---- Record excerpts

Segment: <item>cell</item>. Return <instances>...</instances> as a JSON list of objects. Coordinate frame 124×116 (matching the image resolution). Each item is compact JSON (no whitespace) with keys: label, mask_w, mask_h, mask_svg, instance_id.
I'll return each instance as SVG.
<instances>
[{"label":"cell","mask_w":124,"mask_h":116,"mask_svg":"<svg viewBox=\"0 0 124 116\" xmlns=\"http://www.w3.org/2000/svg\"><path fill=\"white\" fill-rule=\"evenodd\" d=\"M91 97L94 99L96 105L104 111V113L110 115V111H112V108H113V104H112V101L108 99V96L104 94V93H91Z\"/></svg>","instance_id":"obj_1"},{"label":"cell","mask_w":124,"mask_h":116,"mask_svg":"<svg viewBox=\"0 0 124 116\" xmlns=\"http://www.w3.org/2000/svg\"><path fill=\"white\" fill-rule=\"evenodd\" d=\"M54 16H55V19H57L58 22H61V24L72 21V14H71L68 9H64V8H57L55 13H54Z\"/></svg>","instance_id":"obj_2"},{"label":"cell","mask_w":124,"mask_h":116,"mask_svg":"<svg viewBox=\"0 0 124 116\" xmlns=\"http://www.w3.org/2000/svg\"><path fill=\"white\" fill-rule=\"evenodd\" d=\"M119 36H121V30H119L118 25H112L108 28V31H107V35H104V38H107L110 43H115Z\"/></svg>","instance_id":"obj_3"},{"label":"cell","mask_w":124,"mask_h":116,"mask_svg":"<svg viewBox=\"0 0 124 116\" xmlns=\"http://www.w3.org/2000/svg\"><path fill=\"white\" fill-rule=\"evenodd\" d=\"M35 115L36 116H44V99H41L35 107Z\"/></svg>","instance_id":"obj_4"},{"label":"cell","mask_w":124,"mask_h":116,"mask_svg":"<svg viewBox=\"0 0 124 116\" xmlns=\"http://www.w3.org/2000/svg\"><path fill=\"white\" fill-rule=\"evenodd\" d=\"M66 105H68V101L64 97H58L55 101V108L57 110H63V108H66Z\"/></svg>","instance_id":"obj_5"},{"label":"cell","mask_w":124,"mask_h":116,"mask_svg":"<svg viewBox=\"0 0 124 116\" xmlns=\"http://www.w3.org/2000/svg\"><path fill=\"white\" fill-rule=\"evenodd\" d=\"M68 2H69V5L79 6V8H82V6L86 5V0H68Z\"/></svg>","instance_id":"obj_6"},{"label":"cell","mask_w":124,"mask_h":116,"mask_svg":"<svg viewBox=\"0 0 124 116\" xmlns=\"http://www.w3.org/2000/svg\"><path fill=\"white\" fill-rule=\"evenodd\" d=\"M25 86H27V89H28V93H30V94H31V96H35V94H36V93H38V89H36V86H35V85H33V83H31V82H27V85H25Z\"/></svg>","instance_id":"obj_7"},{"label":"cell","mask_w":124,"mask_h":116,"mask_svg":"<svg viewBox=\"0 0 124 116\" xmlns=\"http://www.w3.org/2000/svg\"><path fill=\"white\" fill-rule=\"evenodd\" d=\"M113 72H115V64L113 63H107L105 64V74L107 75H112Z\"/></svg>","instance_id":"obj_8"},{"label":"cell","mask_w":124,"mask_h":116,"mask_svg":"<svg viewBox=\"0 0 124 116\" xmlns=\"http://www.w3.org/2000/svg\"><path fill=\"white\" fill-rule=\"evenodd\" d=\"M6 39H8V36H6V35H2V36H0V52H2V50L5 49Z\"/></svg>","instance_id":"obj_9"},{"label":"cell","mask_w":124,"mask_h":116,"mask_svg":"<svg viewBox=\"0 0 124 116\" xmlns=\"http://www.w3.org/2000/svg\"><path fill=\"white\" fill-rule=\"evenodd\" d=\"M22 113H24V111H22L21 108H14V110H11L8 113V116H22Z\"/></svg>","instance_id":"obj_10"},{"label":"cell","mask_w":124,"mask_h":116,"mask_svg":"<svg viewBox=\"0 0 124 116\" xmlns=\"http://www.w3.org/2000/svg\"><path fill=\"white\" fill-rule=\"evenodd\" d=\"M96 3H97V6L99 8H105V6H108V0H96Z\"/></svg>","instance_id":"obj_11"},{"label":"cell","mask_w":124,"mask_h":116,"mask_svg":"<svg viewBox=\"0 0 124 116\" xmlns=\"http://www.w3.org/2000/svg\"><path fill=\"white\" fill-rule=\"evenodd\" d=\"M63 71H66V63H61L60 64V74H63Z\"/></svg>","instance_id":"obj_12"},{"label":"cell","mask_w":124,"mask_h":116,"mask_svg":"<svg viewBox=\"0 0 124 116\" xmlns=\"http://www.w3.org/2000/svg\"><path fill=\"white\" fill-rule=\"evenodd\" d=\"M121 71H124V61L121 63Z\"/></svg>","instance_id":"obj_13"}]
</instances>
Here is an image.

--------
---- Record excerpts

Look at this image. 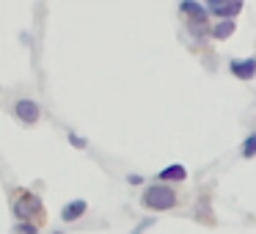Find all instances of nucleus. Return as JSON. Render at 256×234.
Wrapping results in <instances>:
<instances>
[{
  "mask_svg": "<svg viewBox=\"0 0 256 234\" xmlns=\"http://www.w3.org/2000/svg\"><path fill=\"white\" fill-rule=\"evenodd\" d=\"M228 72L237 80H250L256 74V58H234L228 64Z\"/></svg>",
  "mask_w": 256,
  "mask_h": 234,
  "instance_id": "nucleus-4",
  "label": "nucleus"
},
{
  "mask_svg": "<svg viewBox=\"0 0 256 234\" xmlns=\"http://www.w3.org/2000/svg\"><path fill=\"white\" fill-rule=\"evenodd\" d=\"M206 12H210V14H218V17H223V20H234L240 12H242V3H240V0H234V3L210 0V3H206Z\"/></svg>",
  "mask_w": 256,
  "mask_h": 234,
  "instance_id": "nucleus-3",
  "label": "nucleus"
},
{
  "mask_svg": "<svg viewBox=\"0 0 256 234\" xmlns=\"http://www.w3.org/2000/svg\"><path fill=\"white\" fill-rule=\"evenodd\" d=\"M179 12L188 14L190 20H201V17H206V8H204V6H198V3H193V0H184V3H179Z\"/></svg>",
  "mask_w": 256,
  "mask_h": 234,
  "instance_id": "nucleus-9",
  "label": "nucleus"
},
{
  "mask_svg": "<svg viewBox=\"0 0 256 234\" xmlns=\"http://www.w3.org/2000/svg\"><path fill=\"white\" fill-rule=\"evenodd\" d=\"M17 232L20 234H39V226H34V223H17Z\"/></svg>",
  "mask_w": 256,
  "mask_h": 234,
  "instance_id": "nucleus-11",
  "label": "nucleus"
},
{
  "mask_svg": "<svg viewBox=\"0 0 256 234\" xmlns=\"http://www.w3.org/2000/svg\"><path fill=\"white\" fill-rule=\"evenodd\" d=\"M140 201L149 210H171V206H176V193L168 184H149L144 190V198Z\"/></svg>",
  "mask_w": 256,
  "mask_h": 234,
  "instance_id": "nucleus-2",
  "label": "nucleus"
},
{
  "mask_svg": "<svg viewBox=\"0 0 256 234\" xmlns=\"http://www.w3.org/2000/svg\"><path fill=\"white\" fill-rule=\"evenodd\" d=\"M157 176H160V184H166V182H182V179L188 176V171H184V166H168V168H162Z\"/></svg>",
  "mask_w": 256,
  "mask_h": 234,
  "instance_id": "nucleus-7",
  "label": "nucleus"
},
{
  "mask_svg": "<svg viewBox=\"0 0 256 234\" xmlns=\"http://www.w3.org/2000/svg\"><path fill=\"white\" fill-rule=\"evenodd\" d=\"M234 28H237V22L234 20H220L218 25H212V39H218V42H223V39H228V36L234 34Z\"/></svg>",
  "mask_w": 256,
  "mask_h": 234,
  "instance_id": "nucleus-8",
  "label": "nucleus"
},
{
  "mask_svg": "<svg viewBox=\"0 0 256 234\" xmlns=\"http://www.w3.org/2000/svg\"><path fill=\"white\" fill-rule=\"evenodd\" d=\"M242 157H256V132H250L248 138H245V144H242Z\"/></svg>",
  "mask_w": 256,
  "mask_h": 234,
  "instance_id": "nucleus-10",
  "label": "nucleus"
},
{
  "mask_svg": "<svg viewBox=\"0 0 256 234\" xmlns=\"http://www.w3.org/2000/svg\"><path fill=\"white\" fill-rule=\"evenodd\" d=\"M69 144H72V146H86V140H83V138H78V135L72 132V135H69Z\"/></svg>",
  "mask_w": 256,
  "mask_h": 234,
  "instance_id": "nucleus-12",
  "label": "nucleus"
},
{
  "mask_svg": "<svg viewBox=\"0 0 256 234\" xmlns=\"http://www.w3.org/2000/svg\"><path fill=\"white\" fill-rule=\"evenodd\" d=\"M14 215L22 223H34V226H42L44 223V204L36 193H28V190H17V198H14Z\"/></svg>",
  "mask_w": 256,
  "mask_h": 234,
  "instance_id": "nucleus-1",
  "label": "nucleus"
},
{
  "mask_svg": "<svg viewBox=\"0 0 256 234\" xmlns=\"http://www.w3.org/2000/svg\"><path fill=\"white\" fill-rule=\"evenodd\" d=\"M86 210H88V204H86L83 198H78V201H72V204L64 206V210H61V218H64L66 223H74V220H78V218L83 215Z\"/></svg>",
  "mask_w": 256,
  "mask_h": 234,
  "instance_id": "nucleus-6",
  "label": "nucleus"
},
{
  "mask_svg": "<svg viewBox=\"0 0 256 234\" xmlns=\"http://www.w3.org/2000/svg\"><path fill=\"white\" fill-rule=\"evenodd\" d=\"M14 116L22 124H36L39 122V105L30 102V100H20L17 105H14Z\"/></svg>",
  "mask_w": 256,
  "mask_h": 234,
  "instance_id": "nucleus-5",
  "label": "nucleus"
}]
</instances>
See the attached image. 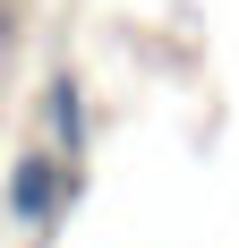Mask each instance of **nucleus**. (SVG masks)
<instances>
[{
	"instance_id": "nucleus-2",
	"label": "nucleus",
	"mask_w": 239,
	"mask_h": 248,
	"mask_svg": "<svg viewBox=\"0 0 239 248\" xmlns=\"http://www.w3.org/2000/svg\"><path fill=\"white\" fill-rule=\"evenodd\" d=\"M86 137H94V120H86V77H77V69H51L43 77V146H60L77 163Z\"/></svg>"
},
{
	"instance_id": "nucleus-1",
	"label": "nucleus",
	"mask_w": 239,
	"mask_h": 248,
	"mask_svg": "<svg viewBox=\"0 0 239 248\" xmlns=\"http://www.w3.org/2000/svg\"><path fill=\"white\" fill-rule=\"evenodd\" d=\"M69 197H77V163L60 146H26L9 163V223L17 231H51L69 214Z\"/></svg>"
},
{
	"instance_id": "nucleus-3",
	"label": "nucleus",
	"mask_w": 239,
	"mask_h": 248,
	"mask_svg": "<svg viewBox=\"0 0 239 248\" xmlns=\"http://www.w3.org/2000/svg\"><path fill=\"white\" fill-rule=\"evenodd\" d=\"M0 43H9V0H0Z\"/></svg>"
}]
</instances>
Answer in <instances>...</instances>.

--------
---- Record excerpts

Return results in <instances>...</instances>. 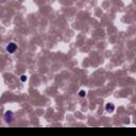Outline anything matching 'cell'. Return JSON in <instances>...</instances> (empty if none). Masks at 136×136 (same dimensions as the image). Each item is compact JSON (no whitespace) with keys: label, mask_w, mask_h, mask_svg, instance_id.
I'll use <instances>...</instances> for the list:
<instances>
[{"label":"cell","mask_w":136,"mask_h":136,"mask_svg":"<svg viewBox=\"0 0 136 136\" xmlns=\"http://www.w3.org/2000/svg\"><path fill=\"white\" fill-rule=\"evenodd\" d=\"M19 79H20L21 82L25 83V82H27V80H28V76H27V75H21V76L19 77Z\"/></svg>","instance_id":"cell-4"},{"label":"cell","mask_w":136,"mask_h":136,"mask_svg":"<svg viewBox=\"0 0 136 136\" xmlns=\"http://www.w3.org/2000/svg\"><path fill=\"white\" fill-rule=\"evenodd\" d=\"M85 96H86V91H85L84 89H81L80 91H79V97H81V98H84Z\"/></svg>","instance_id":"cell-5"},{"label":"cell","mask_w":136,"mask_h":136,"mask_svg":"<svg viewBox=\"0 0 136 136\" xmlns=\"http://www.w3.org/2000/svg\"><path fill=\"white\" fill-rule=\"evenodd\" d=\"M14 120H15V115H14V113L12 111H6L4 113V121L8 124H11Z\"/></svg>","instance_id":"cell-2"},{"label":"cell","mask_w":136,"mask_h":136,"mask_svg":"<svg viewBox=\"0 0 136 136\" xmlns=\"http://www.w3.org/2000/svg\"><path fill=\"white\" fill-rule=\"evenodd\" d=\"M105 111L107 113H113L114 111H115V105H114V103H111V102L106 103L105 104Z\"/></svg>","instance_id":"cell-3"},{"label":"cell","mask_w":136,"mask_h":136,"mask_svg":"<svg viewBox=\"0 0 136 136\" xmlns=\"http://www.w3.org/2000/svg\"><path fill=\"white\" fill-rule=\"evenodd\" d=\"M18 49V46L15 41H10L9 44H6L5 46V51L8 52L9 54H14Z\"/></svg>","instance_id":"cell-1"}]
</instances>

--------

• _What you will do_: Collect every line in the items above that contains the string "list". Case counts.

• _Result for this exercise_:
Segment: <item>cell</item>. Return <instances>...</instances> as a JSON list of objects. Coordinate frame 124×116 (matching the image resolution). Each item is compact JSON (no whitespace) with keys: label, mask_w, mask_h, mask_svg, instance_id.
I'll use <instances>...</instances> for the list:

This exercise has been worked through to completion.